Data records
━━━

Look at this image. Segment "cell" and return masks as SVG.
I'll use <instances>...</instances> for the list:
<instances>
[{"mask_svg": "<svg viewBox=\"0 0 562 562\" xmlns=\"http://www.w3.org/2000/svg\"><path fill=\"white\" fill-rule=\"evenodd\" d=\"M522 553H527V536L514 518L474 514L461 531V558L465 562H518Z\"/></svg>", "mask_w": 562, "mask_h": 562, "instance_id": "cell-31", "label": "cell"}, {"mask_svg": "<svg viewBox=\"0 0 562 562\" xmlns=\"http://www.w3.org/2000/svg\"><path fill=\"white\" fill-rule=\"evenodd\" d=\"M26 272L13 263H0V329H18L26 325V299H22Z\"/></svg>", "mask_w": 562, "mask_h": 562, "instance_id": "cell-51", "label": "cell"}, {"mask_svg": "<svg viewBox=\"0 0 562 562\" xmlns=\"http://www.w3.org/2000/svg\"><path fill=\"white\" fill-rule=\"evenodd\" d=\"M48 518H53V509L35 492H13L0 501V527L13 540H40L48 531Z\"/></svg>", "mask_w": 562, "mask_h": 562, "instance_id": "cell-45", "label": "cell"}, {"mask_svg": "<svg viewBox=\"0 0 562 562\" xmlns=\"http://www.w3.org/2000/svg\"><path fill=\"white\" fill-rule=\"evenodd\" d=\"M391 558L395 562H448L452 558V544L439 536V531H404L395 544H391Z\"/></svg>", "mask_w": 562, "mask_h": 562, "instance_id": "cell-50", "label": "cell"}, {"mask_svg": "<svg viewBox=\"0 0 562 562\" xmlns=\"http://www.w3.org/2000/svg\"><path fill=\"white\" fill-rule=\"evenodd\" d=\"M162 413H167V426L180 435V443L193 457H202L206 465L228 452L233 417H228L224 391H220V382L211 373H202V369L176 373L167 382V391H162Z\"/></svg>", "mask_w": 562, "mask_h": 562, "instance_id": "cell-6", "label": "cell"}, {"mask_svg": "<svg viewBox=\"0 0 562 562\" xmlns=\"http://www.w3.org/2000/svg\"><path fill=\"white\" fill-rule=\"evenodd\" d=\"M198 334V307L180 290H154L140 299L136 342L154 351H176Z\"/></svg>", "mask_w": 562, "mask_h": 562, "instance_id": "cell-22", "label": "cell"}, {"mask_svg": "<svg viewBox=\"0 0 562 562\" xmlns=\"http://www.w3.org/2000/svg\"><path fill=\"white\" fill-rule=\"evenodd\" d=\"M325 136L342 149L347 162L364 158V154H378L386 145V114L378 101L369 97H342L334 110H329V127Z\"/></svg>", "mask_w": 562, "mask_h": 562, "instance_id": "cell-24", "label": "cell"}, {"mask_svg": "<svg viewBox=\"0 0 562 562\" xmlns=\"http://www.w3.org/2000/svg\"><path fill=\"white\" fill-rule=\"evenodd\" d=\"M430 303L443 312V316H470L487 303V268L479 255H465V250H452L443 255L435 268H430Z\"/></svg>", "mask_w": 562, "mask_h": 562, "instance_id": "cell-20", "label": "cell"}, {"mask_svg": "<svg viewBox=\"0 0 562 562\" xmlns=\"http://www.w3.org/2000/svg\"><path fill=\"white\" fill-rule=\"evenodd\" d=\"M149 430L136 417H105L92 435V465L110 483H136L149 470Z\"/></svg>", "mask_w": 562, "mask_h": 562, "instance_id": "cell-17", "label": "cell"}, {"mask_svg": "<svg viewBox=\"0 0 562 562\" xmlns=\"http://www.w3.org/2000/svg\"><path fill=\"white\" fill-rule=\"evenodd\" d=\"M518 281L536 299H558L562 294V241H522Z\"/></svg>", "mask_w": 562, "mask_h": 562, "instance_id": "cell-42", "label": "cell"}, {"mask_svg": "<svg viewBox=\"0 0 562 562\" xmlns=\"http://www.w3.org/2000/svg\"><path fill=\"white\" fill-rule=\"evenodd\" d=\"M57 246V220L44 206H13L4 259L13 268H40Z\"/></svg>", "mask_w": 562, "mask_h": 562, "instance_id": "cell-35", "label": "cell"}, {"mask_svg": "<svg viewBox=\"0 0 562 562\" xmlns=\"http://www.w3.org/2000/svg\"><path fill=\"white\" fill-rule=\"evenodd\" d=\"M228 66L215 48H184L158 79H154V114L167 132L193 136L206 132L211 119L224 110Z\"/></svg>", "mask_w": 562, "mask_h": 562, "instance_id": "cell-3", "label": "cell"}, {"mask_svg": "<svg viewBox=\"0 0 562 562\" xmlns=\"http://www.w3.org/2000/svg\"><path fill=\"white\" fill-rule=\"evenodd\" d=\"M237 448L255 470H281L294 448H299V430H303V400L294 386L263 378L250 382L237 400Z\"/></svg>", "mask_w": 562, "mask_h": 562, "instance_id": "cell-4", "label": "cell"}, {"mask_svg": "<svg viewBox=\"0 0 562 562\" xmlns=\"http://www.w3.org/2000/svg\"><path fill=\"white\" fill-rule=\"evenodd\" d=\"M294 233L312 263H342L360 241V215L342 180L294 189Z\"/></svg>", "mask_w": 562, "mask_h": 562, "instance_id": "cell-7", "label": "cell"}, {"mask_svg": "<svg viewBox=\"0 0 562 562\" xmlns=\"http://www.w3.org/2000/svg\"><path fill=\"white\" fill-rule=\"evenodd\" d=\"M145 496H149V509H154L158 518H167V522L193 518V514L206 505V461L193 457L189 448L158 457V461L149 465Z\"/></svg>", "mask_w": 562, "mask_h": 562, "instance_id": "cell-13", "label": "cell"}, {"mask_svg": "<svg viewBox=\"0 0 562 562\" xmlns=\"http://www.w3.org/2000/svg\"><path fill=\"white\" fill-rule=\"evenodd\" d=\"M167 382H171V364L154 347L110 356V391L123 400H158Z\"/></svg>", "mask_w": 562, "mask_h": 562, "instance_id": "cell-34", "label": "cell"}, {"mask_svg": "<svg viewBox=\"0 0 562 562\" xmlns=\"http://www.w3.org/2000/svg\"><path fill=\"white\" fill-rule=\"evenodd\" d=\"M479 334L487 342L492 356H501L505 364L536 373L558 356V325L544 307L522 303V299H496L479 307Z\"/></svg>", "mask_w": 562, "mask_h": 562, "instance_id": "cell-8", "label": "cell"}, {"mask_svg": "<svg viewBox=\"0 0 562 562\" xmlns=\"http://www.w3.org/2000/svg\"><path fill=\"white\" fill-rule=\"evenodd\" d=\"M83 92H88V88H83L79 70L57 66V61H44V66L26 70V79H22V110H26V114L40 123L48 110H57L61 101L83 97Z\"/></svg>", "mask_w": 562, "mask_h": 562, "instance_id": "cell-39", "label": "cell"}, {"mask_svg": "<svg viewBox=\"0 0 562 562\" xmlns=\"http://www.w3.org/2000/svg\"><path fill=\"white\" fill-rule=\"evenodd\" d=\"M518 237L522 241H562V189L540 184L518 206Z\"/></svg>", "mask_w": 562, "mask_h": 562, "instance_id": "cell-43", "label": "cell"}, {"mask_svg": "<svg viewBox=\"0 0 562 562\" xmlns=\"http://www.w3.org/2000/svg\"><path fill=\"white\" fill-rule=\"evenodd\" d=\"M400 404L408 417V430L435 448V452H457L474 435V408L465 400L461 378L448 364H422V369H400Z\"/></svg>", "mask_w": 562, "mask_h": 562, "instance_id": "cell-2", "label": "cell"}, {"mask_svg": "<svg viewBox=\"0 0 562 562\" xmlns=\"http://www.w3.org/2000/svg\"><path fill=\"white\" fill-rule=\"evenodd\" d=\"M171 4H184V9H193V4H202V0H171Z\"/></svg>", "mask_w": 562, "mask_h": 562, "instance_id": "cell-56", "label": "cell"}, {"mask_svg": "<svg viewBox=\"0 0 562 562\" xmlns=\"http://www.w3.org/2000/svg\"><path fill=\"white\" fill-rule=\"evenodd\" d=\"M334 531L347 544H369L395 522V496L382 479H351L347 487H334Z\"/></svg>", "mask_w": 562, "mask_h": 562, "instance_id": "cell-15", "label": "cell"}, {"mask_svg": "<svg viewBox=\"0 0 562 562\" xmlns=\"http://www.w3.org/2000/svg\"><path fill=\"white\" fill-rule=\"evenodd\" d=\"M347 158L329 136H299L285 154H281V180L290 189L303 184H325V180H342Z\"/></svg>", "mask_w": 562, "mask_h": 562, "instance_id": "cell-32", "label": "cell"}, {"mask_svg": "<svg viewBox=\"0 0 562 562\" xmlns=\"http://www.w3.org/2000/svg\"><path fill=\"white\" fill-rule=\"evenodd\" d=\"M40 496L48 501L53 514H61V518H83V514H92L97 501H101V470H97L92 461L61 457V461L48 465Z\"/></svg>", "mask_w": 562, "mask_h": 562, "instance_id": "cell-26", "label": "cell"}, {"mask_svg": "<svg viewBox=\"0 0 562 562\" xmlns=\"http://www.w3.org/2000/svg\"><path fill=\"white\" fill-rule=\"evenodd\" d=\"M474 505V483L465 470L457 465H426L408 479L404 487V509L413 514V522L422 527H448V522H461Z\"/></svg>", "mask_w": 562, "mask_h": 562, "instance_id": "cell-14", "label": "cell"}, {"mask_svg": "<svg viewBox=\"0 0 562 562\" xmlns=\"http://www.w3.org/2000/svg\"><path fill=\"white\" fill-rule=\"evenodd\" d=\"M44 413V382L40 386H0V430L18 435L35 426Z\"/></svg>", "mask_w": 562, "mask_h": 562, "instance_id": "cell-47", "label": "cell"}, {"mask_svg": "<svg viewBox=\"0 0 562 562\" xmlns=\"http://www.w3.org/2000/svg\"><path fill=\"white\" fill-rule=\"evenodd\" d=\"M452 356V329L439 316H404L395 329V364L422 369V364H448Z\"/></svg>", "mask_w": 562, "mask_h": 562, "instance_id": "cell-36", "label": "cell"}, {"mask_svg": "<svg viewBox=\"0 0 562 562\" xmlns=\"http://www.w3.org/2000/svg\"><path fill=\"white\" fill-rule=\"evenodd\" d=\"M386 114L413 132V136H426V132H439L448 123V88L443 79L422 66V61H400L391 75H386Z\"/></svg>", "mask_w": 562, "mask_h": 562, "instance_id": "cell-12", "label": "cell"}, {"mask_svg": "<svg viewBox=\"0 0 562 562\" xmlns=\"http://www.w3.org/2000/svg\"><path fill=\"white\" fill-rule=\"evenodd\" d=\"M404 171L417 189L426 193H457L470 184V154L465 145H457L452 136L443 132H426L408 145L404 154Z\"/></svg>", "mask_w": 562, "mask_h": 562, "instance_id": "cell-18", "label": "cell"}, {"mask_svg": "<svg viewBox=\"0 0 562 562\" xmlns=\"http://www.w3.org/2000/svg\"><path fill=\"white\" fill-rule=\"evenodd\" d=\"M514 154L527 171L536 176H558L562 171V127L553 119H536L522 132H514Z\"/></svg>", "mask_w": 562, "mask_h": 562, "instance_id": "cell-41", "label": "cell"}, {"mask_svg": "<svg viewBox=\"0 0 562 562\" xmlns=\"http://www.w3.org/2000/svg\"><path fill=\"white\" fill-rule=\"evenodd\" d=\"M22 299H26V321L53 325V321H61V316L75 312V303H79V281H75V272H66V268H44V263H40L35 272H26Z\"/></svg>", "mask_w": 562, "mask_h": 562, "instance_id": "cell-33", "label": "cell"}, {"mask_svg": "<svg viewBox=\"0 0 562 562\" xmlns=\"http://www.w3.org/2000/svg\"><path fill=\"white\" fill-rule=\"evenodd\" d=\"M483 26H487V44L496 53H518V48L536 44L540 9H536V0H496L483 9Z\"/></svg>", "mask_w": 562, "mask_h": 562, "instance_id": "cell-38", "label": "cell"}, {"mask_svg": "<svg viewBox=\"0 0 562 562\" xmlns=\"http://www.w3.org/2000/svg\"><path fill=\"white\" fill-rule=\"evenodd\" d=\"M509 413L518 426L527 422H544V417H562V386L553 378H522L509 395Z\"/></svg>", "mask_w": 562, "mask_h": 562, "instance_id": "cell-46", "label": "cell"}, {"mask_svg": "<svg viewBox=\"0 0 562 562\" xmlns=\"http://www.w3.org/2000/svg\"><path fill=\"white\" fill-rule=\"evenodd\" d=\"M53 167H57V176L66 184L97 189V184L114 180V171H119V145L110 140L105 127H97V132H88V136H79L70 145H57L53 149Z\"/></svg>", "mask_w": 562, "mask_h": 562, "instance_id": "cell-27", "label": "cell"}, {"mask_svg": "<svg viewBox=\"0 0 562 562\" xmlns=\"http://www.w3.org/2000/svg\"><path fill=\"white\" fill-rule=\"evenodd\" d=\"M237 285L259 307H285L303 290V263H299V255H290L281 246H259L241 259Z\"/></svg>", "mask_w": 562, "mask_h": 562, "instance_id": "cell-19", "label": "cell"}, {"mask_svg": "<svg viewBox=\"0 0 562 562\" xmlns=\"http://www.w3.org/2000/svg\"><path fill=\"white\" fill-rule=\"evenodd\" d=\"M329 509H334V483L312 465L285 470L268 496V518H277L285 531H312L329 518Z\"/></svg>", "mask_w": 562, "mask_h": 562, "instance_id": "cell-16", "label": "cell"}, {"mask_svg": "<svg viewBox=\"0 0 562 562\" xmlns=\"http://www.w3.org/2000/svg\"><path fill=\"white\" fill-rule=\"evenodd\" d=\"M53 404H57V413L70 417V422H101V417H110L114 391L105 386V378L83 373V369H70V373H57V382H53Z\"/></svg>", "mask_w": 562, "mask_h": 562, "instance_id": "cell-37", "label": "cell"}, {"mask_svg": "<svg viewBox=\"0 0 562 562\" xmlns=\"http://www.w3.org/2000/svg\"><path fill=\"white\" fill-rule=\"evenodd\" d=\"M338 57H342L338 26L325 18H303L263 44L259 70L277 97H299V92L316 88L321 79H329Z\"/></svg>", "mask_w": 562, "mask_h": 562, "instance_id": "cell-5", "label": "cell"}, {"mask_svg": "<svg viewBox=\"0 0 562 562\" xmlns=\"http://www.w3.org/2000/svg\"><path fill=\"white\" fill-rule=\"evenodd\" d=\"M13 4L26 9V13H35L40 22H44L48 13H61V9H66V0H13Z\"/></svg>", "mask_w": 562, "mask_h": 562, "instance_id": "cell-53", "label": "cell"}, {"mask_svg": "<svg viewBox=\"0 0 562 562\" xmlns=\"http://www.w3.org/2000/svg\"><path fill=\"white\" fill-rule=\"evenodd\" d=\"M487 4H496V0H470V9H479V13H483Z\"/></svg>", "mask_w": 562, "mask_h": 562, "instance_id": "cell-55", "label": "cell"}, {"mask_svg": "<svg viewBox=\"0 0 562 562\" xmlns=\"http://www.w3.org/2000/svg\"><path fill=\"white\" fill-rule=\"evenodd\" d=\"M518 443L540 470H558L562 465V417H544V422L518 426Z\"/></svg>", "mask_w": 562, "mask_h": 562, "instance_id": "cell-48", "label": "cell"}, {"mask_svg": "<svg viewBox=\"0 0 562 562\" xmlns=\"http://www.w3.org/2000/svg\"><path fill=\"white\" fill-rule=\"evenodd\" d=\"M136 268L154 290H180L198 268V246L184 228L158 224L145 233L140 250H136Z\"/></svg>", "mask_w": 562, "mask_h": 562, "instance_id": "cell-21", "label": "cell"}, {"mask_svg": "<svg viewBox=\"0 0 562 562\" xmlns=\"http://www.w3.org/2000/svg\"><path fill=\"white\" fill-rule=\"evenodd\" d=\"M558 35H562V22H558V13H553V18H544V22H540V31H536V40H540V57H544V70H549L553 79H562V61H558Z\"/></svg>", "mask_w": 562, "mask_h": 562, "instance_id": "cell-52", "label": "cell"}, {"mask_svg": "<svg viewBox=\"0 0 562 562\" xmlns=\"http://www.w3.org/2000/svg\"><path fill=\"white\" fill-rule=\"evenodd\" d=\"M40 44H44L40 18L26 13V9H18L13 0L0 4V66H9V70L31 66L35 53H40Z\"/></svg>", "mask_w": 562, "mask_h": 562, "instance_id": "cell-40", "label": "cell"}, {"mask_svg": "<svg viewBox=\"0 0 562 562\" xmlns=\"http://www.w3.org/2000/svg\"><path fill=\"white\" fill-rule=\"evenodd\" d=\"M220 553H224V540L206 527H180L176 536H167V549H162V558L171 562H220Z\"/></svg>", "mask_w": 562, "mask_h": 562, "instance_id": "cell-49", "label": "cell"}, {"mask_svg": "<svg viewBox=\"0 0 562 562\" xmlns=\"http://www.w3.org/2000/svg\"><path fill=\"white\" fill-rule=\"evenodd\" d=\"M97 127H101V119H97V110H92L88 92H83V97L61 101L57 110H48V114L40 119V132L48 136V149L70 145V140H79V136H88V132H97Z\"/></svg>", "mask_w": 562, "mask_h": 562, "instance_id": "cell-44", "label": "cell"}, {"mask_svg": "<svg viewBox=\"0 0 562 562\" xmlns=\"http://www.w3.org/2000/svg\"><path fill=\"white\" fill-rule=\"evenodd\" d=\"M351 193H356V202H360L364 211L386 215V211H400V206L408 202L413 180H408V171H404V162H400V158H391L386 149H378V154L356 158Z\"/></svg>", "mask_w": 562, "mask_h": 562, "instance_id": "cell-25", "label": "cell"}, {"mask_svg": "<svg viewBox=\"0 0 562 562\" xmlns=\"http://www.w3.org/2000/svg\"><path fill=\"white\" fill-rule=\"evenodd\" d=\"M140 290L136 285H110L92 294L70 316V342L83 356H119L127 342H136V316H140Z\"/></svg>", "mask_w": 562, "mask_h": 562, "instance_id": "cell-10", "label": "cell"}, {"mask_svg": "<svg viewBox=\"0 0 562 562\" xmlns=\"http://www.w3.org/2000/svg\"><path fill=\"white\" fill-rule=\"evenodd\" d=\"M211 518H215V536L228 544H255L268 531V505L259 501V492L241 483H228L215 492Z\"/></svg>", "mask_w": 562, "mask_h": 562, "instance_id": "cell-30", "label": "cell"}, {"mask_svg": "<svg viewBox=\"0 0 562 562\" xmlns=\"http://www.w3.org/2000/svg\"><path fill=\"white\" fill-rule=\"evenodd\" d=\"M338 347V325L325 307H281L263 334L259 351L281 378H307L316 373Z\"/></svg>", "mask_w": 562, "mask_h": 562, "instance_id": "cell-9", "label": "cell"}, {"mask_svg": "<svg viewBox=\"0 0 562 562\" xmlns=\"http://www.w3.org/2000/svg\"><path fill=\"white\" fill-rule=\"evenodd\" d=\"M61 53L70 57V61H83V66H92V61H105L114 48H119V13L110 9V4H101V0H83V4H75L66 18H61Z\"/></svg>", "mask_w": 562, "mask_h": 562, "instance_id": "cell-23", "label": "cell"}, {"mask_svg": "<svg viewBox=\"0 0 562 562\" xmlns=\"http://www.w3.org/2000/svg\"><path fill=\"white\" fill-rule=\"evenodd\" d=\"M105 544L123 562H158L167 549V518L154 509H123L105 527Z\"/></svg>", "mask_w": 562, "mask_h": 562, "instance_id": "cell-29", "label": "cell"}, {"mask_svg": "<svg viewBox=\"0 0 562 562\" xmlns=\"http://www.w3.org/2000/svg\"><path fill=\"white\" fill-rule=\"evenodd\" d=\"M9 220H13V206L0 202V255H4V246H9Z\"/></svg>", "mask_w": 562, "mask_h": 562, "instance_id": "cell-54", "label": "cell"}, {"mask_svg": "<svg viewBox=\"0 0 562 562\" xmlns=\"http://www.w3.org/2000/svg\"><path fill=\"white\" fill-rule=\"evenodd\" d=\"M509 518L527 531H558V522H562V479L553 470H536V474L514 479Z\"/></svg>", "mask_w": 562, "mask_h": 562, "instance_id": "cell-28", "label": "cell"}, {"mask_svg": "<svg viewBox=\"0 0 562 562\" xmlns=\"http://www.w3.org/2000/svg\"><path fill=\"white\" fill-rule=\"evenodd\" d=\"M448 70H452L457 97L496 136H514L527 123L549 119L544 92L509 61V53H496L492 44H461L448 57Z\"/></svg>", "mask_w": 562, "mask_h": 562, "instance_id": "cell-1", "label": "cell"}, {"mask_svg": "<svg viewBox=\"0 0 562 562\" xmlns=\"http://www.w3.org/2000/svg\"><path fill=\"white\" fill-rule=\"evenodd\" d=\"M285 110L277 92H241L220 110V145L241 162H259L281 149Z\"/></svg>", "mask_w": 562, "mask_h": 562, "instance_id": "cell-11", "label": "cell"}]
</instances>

━━━

Identify every line in the items above that contains the string "instances" and copy each such line in full. Matching is case-sensitive.

I'll use <instances>...</instances> for the list:
<instances>
</instances>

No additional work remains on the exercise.